Lidia Selkregg, a longtime family friend who worked as a land-planning consultant to Ahtna, said Gottstein set up a computerized land program for that project, a technique Gottstein adapted for the mental health land issue.

"He's a real computer jock," said Walker, the lead attorney in the mental health case. "Frankly it's saved our bacon numerous times in terms our ability to turn things around quickly."

When legal briefs are due, Gottstein writes the first drafts, said Jeff Jessee. "He's a word machine."

Billings submitted to the state show he's a money machine, too.

Gottstein's billings have been the highest of the three mental health attorneys settling with the state.

A July 23 letter from Walker to one of his clients, the Alaska Alliance for the Mentally Ill, shows Gottstein billed $262,548 since spring 1991 to implement the preliminary settlement with the state. That amount also included work done by two other independent attorneys working for Gottstein, the letter shows.

Walker, also a sole practitioner, billed $230,781 for himself and the work of two law firms assisting him.

Jessee, a staff attorney for Advocacy Services of Alaska, an agency for the developmentally disabled, billed $26,648 for fees and expenses.

The land office, consultants and some of the out of pocket expenses paid by three lawyers cost an additional $360,234, the letter shows.

For Gottstein and the other lawyers to collect that kind of money from the state to implement a settlement that hasn't even been approved by the court is a conflict of interest, charges lawyer Philip Volland.

He's a lawyer representing chronic alcoholics who need mental health programs. At one time Volland was allied with the other three lawyers. But he has split with them saying the settlement with the state is a bad deal that could give less money to mental health programs and keep the lawsuit alive.BIG FEES

The big fees Gottstein, Walker and Jessee get from the state may be clouding their abilities to tell their clients of the deal's drawbacks, Volland wrote.

What's more, Gottstein, Walker and Jessee were more preoccupied with negotiating a fee agreement with the state and writing a report to sell their proposed settlement to their clients than they were with moving forward onnegotiations of unresolved legal questions on the deal, Volland charged in court papers.

Gottstein and Walker both said Volland's claims are groundless. They negotiated the best deal they could for their clients, they said. Volland gets his fees from the state, too, they said.
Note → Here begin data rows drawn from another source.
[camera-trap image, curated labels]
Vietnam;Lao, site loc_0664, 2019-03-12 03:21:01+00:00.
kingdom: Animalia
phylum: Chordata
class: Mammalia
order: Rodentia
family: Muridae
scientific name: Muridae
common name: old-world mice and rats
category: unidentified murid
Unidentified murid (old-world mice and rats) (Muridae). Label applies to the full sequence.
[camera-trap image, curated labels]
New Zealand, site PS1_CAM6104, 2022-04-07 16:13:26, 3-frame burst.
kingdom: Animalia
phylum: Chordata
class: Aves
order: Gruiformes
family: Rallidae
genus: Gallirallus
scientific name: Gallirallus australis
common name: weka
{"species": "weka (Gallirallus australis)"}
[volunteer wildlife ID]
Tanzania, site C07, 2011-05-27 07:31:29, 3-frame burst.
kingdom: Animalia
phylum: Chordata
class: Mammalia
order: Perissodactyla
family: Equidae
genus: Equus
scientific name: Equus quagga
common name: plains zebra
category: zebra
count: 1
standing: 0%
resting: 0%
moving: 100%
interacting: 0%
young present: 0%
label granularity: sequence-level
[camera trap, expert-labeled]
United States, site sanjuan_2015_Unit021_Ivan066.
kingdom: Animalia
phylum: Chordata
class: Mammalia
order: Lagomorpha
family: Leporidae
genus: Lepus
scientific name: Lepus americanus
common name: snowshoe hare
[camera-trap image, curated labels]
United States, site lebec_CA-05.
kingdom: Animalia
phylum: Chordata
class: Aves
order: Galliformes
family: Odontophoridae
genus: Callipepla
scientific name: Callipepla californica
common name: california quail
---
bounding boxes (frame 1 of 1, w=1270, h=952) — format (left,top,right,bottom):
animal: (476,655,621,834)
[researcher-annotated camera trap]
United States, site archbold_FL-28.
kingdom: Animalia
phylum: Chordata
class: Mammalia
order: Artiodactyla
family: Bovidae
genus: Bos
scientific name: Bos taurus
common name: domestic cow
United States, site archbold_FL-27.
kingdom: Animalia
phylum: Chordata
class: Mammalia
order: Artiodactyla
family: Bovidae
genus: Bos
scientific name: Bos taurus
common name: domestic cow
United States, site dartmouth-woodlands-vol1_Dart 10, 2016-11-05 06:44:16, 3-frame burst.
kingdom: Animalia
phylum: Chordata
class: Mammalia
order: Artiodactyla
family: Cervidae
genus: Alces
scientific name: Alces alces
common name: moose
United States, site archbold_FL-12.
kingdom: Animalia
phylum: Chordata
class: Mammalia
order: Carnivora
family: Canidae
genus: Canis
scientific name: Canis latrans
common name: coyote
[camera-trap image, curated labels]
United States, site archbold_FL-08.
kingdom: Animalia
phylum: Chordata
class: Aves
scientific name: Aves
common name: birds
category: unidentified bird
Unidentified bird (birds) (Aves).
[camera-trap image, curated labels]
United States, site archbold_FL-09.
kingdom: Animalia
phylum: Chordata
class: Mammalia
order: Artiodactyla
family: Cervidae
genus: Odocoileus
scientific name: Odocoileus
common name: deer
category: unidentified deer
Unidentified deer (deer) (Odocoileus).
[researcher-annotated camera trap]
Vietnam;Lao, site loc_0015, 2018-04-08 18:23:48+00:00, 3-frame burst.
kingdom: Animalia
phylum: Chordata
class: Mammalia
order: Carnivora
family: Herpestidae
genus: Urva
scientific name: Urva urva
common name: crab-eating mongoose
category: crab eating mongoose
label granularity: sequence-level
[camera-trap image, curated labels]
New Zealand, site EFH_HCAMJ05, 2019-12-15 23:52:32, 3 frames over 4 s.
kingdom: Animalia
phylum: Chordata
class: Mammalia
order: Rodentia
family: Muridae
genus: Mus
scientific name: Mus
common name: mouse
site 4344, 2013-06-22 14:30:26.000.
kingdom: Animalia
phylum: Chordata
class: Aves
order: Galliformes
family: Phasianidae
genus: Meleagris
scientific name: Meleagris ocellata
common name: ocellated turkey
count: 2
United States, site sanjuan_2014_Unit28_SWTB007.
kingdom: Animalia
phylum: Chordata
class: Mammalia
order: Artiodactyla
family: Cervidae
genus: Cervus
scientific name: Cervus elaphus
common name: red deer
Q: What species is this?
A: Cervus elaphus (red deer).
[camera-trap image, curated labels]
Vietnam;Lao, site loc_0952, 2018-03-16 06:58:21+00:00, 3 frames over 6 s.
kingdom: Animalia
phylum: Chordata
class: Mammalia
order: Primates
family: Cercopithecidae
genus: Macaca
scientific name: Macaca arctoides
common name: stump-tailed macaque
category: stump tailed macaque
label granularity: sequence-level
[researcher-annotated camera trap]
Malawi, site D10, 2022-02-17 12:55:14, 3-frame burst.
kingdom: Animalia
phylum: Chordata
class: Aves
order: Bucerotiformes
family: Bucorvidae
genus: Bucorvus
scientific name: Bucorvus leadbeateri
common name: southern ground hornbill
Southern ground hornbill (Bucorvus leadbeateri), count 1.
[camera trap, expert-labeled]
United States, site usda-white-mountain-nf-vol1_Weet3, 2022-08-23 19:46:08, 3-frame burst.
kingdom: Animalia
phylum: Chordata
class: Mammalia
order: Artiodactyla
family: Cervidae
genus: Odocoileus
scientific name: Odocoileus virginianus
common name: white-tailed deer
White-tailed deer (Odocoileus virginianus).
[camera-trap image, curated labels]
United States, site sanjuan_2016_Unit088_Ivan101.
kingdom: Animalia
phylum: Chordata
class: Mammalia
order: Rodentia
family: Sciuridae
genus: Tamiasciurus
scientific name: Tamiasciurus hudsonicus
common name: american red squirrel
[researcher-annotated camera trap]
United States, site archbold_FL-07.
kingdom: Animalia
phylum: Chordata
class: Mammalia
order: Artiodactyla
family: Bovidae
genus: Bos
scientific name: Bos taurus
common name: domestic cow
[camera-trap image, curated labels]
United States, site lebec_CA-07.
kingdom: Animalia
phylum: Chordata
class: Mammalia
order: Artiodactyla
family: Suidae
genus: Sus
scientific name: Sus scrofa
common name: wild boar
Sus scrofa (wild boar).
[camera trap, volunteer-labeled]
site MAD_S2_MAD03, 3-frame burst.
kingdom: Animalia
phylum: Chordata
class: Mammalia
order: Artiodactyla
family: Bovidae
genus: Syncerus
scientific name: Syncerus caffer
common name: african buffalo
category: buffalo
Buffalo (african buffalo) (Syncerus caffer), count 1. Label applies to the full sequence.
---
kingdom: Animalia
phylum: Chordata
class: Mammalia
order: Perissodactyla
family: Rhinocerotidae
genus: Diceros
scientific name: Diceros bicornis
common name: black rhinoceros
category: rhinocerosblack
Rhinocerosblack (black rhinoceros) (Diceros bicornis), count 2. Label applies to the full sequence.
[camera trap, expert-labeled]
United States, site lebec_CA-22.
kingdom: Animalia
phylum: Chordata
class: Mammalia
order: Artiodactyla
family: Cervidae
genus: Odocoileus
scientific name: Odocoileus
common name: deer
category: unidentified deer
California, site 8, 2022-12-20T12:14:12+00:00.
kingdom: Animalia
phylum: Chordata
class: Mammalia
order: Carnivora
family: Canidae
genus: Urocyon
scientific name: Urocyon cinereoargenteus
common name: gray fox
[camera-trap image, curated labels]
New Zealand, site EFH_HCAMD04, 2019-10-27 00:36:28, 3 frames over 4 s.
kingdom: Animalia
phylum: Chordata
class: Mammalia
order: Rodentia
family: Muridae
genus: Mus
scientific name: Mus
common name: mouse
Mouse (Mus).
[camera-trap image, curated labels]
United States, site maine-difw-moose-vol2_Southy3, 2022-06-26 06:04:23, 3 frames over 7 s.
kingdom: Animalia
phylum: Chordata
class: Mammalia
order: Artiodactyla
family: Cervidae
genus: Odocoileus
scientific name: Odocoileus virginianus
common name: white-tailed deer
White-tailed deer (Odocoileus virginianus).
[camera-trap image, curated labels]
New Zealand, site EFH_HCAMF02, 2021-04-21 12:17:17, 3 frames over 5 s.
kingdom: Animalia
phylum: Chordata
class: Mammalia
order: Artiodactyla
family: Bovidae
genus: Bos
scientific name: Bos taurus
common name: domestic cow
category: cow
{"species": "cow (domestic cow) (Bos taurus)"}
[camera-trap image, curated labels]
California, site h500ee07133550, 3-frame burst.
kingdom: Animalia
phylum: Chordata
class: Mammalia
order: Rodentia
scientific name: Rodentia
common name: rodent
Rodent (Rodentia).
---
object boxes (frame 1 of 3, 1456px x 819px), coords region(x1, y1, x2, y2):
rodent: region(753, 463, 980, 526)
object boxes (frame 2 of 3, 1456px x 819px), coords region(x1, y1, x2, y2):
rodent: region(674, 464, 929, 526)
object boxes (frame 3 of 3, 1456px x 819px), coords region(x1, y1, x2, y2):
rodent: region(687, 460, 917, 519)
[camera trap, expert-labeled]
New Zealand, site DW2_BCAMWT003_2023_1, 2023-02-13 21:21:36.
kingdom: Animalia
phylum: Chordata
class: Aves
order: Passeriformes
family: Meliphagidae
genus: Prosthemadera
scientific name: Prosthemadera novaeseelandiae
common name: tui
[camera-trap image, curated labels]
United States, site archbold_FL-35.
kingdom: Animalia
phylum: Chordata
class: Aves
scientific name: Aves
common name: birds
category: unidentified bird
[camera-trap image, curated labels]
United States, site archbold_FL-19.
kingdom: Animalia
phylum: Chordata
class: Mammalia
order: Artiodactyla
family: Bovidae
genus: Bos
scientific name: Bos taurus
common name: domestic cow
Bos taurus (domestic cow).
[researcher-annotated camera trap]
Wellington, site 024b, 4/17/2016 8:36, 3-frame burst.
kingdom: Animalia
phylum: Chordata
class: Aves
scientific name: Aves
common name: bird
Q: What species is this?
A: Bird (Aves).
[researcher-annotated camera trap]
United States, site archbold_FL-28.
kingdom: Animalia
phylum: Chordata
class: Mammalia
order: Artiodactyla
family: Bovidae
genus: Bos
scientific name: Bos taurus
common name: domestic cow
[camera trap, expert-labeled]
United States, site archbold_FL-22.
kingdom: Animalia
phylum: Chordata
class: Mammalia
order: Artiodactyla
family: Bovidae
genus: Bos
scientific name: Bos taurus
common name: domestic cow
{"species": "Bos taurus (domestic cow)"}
He just submits his bills to the court first.

Volland will argue the issue in a court hearing in Fairbanks next week and plans to put his colleagues on the witness stand, he said.

Gottstein figures he will prevail in court, but not necessarily in the public eye.

"There's kind of no way for us to win on this fee issue," Gottstein said. "People just think lawyers are getting rich off of this. But I think that's really a red herring. You have look at who created this problem. It wasn't us."